__PROVIDED DATA__
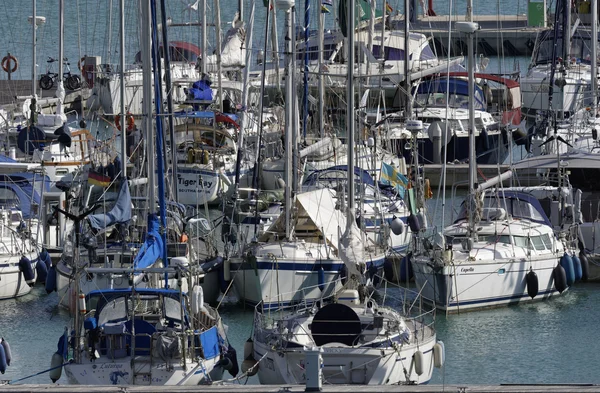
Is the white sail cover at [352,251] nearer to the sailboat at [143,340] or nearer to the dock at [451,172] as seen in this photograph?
the sailboat at [143,340]

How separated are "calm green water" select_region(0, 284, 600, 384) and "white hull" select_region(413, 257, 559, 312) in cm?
23

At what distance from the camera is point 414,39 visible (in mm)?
56781

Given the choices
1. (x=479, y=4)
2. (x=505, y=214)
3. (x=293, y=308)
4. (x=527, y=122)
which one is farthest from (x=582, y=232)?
(x=479, y=4)

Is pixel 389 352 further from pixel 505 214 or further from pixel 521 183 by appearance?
pixel 521 183

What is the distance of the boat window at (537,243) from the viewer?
30075 mm

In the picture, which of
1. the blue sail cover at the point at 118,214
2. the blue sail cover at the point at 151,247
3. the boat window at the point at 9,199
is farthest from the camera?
the boat window at the point at 9,199

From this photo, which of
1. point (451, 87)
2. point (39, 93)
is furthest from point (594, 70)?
point (39, 93)

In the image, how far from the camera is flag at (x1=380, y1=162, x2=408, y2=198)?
35.0 m

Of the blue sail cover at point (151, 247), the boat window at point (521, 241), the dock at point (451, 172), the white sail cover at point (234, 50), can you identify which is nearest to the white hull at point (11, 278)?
the blue sail cover at point (151, 247)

__WHAT YOU SHOULD DO__
Put every line of the entries above into a numbered list. Skip blank lines and leave out the pictures.

__OUTPUT__
1. Is the white sail cover at [352,251] nearer to the sailboat at [143,340] or nearer to the dock at [451,172] as seen in this photograph?
2. the sailboat at [143,340]
3. How separated are "calm green water" select_region(0, 284, 600, 384) and "white hull" select_region(413, 257, 559, 312) in cm?
4. 23
5. At what distance from the camera is point 414,39 visible (in mm)?
6. 56781
7. Given the choices
8. 1. (x=479, y=4)
9. 2. (x=505, y=214)
10. 3. (x=293, y=308)
11. 4. (x=527, y=122)
12. which one is farthest from (x=582, y=232)?
13. (x=479, y=4)
14. Is pixel 389 352 further from pixel 505 214 or further from pixel 521 183 by appearance?
15. pixel 521 183
16. What is the distance of the boat window at (537,243) from the viewer?
17. 30075 mm
18. In the picture, which of
19. 1. the blue sail cover at the point at 118,214
20. 2. the blue sail cover at the point at 151,247
21. 3. the boat window at the point at 9,199
22. is farthest from the camera?
23. the boat window at the point at 9,199
24. From this photo, which of
25. 1. point (451, 87)
26. 2. point (39, 93)
27. is furthest from point (594, 70)?
28. point (39, 93)
29. In the image, how far from the camera is flag at (x1=380, y1=162, x2=408, y2=198)?
30. 35.0 m
31. Of the blue sail cover at point (151, 247), the boat window at point (521, 241), the dock at point (451, 172), the white sail cover at point (234, 50), can you identify which is nearest to the white hull at point (11, 278)?
32. the blue sail cover at point (151, 247)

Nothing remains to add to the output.